第三部「穢れた土俵」第二章の8.北の波の目指したもの

中学在学中から相撲取りになった北の波は、怪我や挫折で辞めて行った力士たちが、外の世界に出て苦労するのをたくさん見てきた。

まだ十代で外に出る者はいい。

上下関係に厳しい角界で鍛えられた従順さと、その体力で力仕事などの職業にも付けるだろう。
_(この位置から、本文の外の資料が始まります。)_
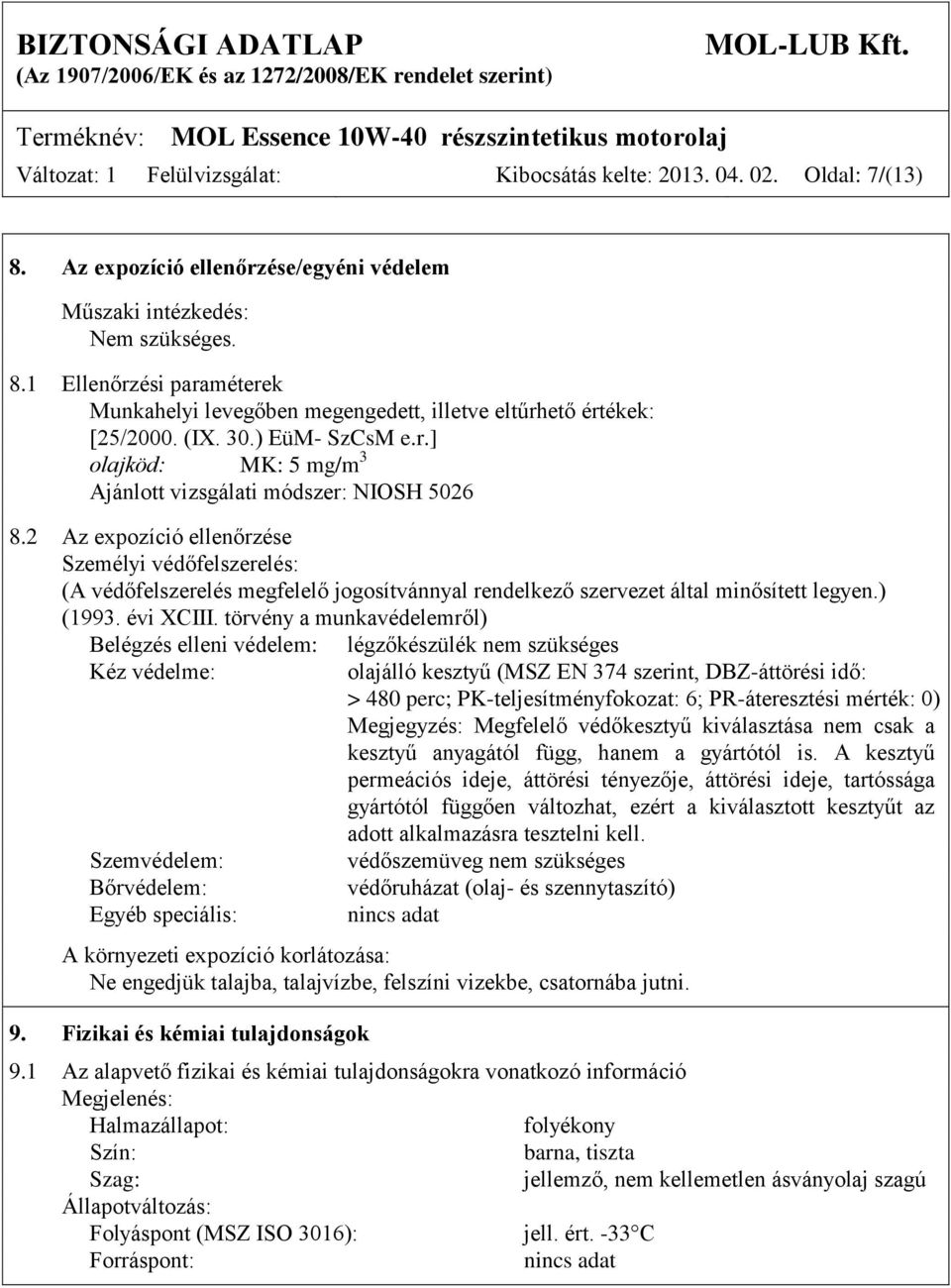 2 Az expozíció ellenőrzése Személyi védőfelszerelés: (A védőfelszerelés megfelelő jogosítvánnyal rendelkező szervezet által minősített legyen.) (1993. évi XCIII.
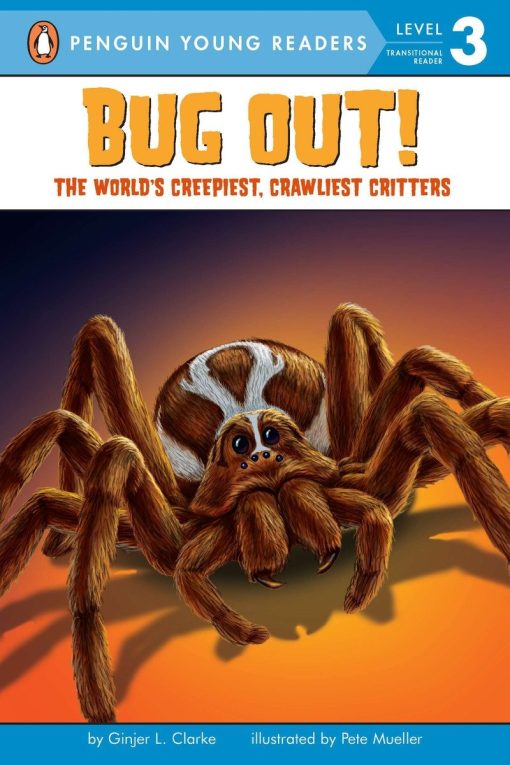 The World's Creepiest, Crawliest Critters: Bug Out!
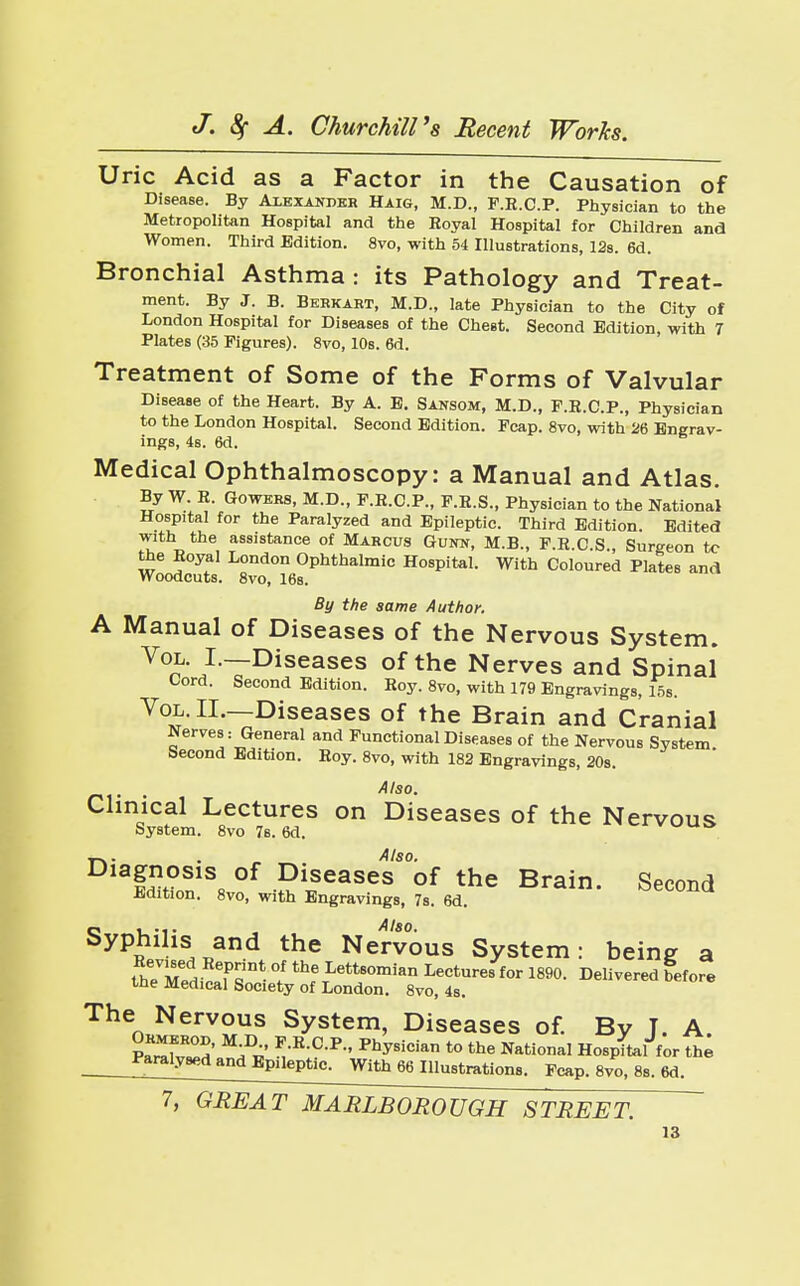 Uric Acid as a Factor in the Causation of Disease. By Alexander Haig, M.D., F.R.C.P. Physician to the Metropolitan Hospital and the Royal Hospital for Children and Women. Third Edition. 8vo, with 54 Illustrations, 12s. 6d. Bronchial Asthma : its Pathology and Treat- ment. By J. B. Bkhkabt, M.D., late Physician to the City of London Hospital for Diseases of the Chest. Second Edition, with 7 Plates (35 Figures). 8vo, 10s. 6d. Treatment of Some of the Forms of Valvular Disease of the Heart. By A. E. Sansom, M.D., F.R.C.P., Physician to the London Hospital. Second Edition. Fcap. 8vo, with 26 Engrav- ings, 4s. 6d. Medical Ophthalmoscopy: a Manual and Atlas. By W. R. Gowers, M.D., F.R.C.P., F.R.S., Physician to the National Hospital for the Paralyzed and Epileptic. Third Edition. Edited with the assistance of Marcus Gunn, M.B., F.R.C.S., Surgeon tc the Royal London Ophthalmic Hospital. With Coloured Plates and Woodcuts. 8vo, 16s. By the same Author. A Manual of Diseases of the Nervous System. Vol. I.—Diseases of the Nerves and Spinal Cord. Second Edition. Roy. 8vo, with 179 Engravings, 15s. Vol. IL—Diseases of the Brain and Cranial Nerves: General and Functional Diseases of the Nervous System Second Edition. Roy. 8vo, with 182 Engravings, 20s. Also. Clinical Lectures on Diseases of the Nervous System. 8vo 7s. 6d. wuo •,-».. . Also. fd£n1Ss °f PlSeaSeS of the Brain- Second Edition. 8vo, with Engravings, 7s. 6d. SyP?iHs, x,and the Nervous System: being a theXdifff * °/ thf\Lett8°mian Lectures for 1890. Delivered before the Medical Society of London. 8vo, 4s. The Nervous System, Diseases of. By T. A STh' ^ m-R-C-P- Physician to the National Hospital for the __*^*«lan^^ 66 Illustrations. Fcap. 8vo, 8s. 6d. 7, GREAT MARLBOROUGH STREET.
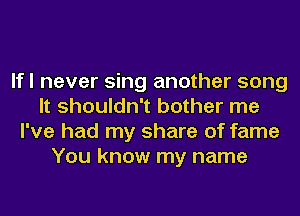 lfl never sing another song
It shouldn't bother me
I've had my share of fame
You know my name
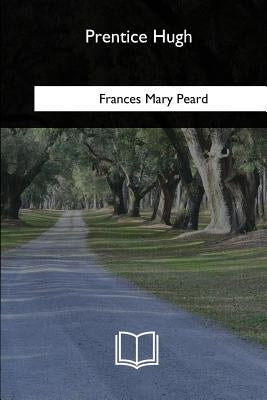 Prentice Hugh by Peard, Frances Mary
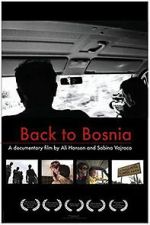 Watch Back to Bosnia 123MovieFree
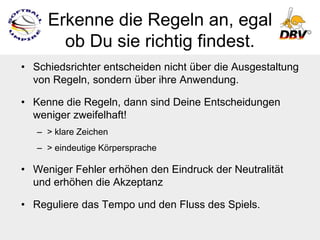 Erkenne die Regeln an, egal
       ob Du sie richtig findest.
• Schiedsrichter entscheiden nicht über die Ausgestaltung
  von Regeln, sondern über ihre Anwendung.

• Kenne die Regeln, dann sind Deine Entscheidungen
  weniger zweifelhaft!
   – > klare Zeichen
   – > eindeutige Körpersprache

• Weniger Fehler erhöhen den Eindruck der Neutralität
  und erhöhen die Akzeptanz

• Reguliere das Tempo und den Fluss des Spiels.
 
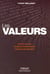 Les valeurs - donner du sens, guider la communication, construire la réputation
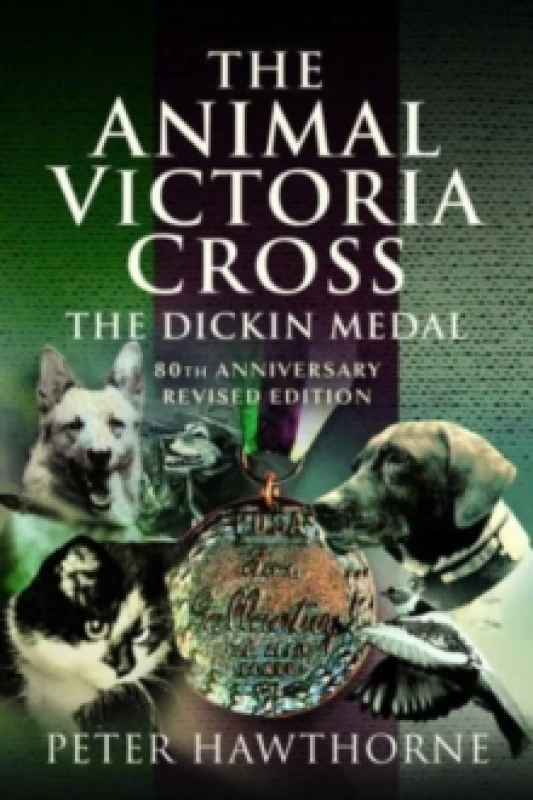 Image of The Animal Victoria Cross : The Dickin Medal - 80th Annivesary Revised Edition Paperback / softback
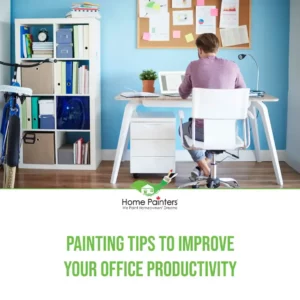 Painting Tips to Improve Your Office Productivity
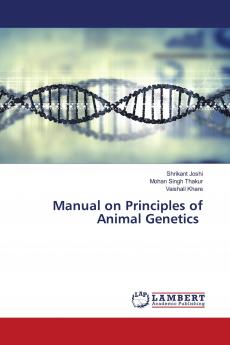 Manual on Principles of Animal Genetics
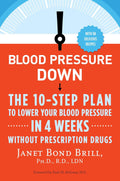 Blood Pressure Down: The 10-Step Plan to Lower Your Blood Pressure in 4 Weeks--Without Prescription Drugs by Janet Bond Brill PhD RD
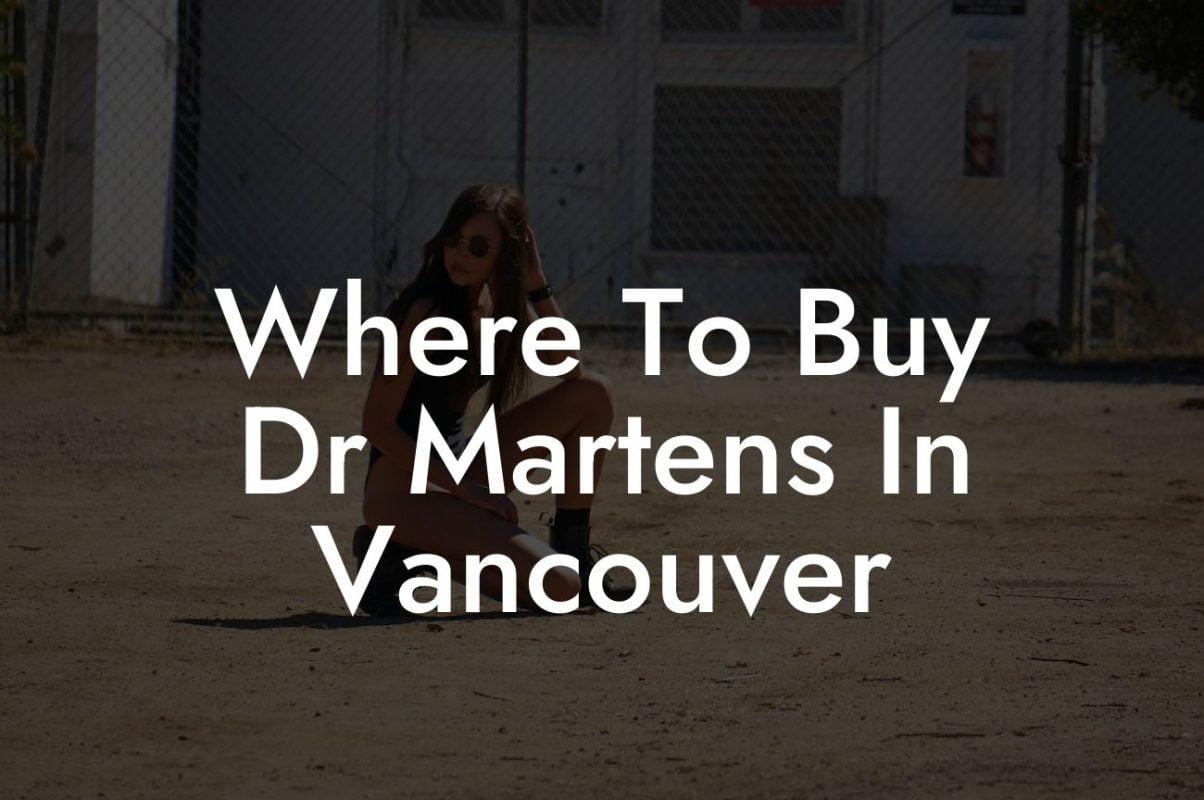 Where To Buy Dr Martens In Vancouver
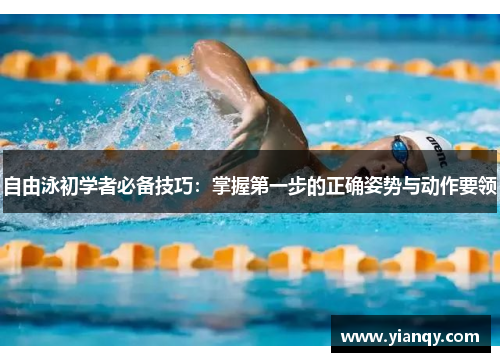 自由泳初学者必备技巧:掌握第一步的正确姿势与动作要领
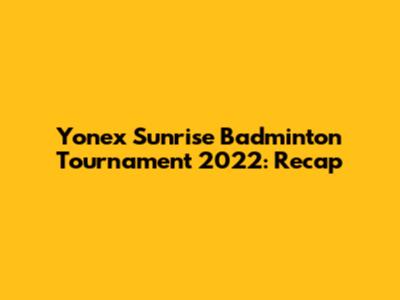 Yonex Sunrise Badminton Tournament 2022: Recap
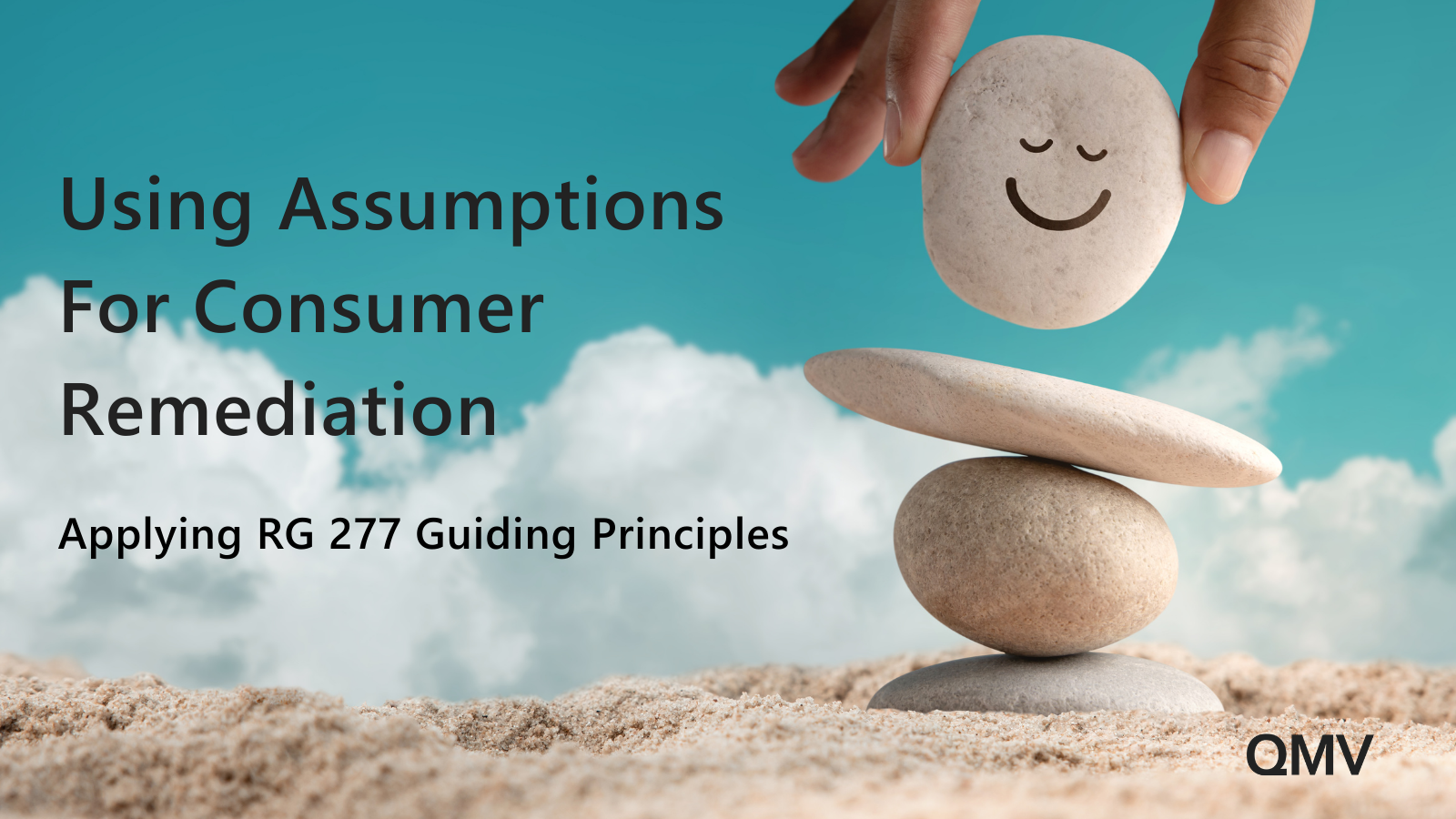 Using Assumptions For Consumer Remediation – Applying RG 277 Guiding Principles In The Process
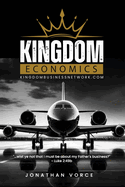 Kingdom Economics: "...wist ye not that I must be about my Father's business?" Luke 2:49b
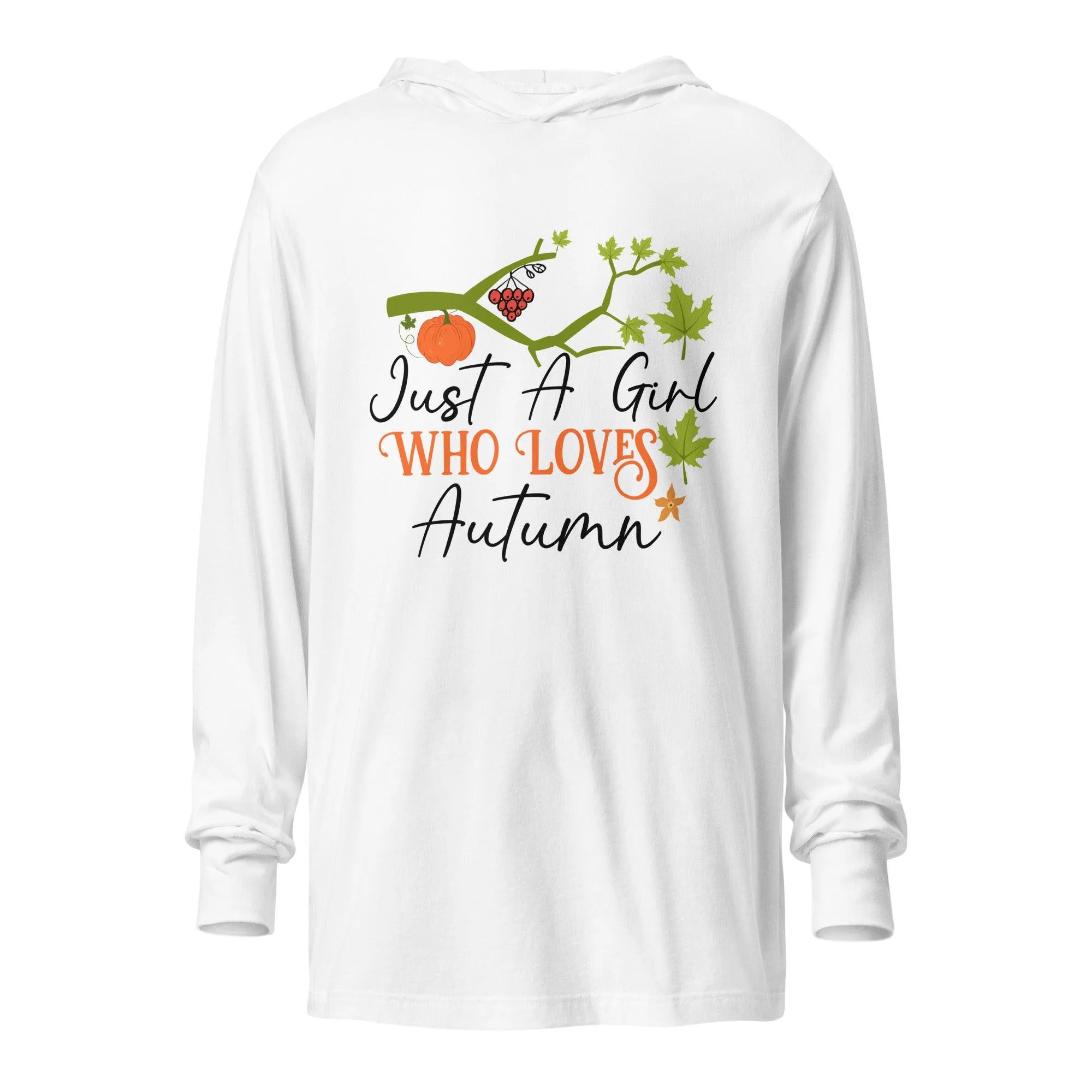 Just A Girl Hooded long-sleeve tee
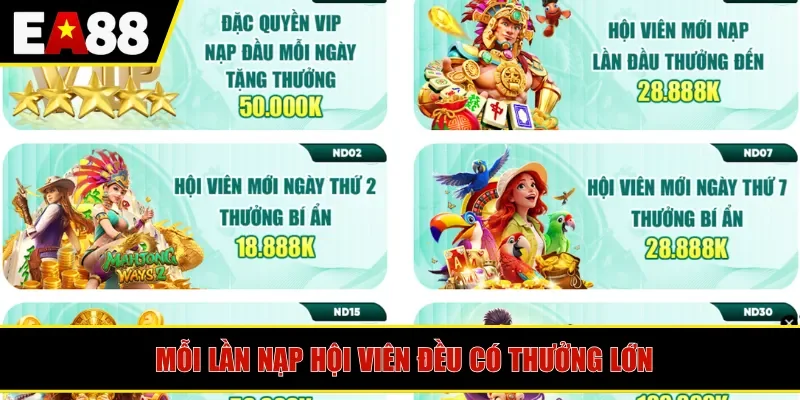 Mỗi lần nạp hội viên đều có thưởng lớn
または十両、平幕で何年か活躍出来たものは、多少の貯金も出来るだろうから地元に戻って事業をすることも出来る。

しかし中途半端に幕下や十両くらいまで上がり、付け人などを付けてもらえる立場になって、突然怪我などで辞めざるを得なかった者が一番苦労する。

人に使われるには若くもないし、プライドと腕っぷしだけはある。

と言って力士時代に貯めた金も無い。

受け入れてくれる実家や地元があればいいが、それでもどうしたって、その体格の良さから只者ではないと思われ、必要以上に警戒されることも多い。

逆に裏社会の相撲好きに元力士だとバレて連れ回され、そのまま仲間に引き込まれることもある。

裏社会と関わりたくない、と本人が思っていても、巷で腕っぷしに自信のある素人集から力比べをせがまれ、断ったことでケンカに巻き込まれた者も居た。

相撲取りは、力士を辞めても簡単に相撲と縁が切れるものじゃない。

職業ではなく生き方なんだ、と北の波は考えるようになっていた。

だから相撲取りが生きられる角界は、どんなことがあっても守らなければならないのだ。

北の波は親方になれない相撲取りや、怪我などで途中で辞めざるを得なくなった相撲取りが、相撲関係の仕事で食べていけるような王国を作りたいと思うようになっていった。

その為に必要なのは、まず資金だった。